RPC::XML Bloat-be-Gone

rjray on 2003-01-27T22:57:39

I just released 0.50 of RPC::XML and no, you didn't miss any interim releases. I bumped the number up to reflect that the package has some very extensive new features, though almost all are behind-the-scenes changes that aren't obvious (indeed, they should be as inconspicuous as possible).

The main reason for this is that my day job is using this package in an application that sends Very Large messages containing base64-encoded audio. I don't know that I can say what it is at this stage, but it showed me that having the whole XML-RPC message in memory at once wasn't always a good thing. So this version addresses that on two fronts:

  • Incoming messages:
    Messages coming into a class (for the server classes these are the requests from a client, for the client these are the responses from the server) are now sent in chunks to a non-blocking XML::Parser instance (using the parse_start method). In the case of servers, I could have passed the filehandle to the parse method, but I couldn't do this for the client (I don't have access to the filehandle within the confines of the LWP::UserAgent object). More importantly, my support for compression would have defeated that anyway. Using callbacks (for the client) or loops (for the servers) lets me handle both the compression and the arbitrary-sized messages.
  • Outbound messages:
    Messages going out (requests sent by a client, or responses sent by a server) are a different matter. While I extended the data objects in the RPC::XML module to serialize themselves to a filehandle, I again ran into the issue of supporting compression, plus the lack of direct access to a socket-handle in LWP::UserAgent. To accomodate this, I've added options to the client and server classes to define a size-threshhold above which a message is first written to an anonymous temp file, then spooled from that file. This allows me to also support compression, though that requires writing to a second intermediary file, then copying from it to the primary one, compressing as I go. On the plus side, under Apache this allows me to use the send_fd method, which is extremely fast. And in the other cases, it's no more cumbersome than the callbacks for the incoming messages were. I had considered using tied filehandles to see if I could abstract all of this logic sufficiently, but I can't remember how complete the tied FH support was in 5.005, and I do actually have some users using this package under 5.005.
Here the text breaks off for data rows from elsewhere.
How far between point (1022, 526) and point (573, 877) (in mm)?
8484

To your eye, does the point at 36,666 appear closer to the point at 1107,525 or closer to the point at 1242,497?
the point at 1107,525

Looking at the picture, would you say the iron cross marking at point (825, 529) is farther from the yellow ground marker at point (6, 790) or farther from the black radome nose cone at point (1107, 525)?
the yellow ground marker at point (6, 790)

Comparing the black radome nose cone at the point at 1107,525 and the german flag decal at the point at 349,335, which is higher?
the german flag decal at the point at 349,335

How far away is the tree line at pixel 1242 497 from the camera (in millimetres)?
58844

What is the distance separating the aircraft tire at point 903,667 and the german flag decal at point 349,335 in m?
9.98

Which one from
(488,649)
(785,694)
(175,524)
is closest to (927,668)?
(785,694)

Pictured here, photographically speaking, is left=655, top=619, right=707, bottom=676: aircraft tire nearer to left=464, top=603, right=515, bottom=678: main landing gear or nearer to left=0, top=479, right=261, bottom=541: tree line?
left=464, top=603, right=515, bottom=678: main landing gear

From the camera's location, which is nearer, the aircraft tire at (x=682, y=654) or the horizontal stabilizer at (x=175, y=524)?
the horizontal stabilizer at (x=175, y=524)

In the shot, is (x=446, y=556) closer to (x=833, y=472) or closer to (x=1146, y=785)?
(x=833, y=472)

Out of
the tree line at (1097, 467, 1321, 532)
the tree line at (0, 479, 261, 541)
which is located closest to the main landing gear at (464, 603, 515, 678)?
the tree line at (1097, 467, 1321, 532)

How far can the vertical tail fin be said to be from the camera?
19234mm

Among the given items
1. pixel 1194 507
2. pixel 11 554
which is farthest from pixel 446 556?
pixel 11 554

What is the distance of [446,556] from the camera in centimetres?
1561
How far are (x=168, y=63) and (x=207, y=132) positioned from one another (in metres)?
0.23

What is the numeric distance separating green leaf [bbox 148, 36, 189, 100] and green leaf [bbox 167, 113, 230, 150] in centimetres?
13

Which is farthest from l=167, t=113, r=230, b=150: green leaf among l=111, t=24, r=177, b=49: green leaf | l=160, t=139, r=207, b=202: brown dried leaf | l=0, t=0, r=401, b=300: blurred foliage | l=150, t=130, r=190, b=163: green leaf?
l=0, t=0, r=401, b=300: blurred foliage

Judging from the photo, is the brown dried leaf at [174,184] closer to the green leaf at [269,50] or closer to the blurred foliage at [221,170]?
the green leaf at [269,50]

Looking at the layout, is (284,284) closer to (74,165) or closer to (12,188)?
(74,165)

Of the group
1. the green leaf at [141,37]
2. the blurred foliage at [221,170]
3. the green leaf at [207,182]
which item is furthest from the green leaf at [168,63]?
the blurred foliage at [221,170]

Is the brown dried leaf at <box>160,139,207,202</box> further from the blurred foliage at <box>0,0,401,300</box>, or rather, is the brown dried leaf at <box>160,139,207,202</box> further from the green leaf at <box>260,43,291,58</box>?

On another note, I've realized that I can't really make either of the Apache::RPC::Server or Apache::RPC::Status modules work under Apache2/mod_perl2 with the compatibility layer. I will have to (eventually) develop new classes entirely for use in MP2 environments. Sorry if this impacts anyone negatively.

For every complex problem there is a solution which is simple, neat and wrong. —H.L. Mencken


Coolio!

jjohn on 2003-01-27T23:30:16

Chunking the messages and writing them to disk seems like the way to go. I'll be interested to see how this works out for you over the long haul. Can you also chunk large payloads? For instance when you send a 2M MP3 over XML-RPC, the XML message is dwarfed by the MP3 payload. If the library could be smart enough to save 50K chunks and assemble them when the user asks for the payload, I'd say you've got a pretty durn slick library. ;-)

Re:Coolio!

rjray on 2003-01-28T22:24:44

Limitations of the underlying protocol, alas. In other words, this must remain compatible with XML-RPC as a whole.

That doesn't preclude writing an application that uses XML-RPC to send MP3 data in chunks, but the chunking has to be part of the application, not part of the protocol.

On that note, I will be putting support for chunked transfer-encoding into the library at some point. While this technically flies in the face of the spec, I think that it's both useful enough and important enough to include, regardless of how pissy it makes Dave (Winer).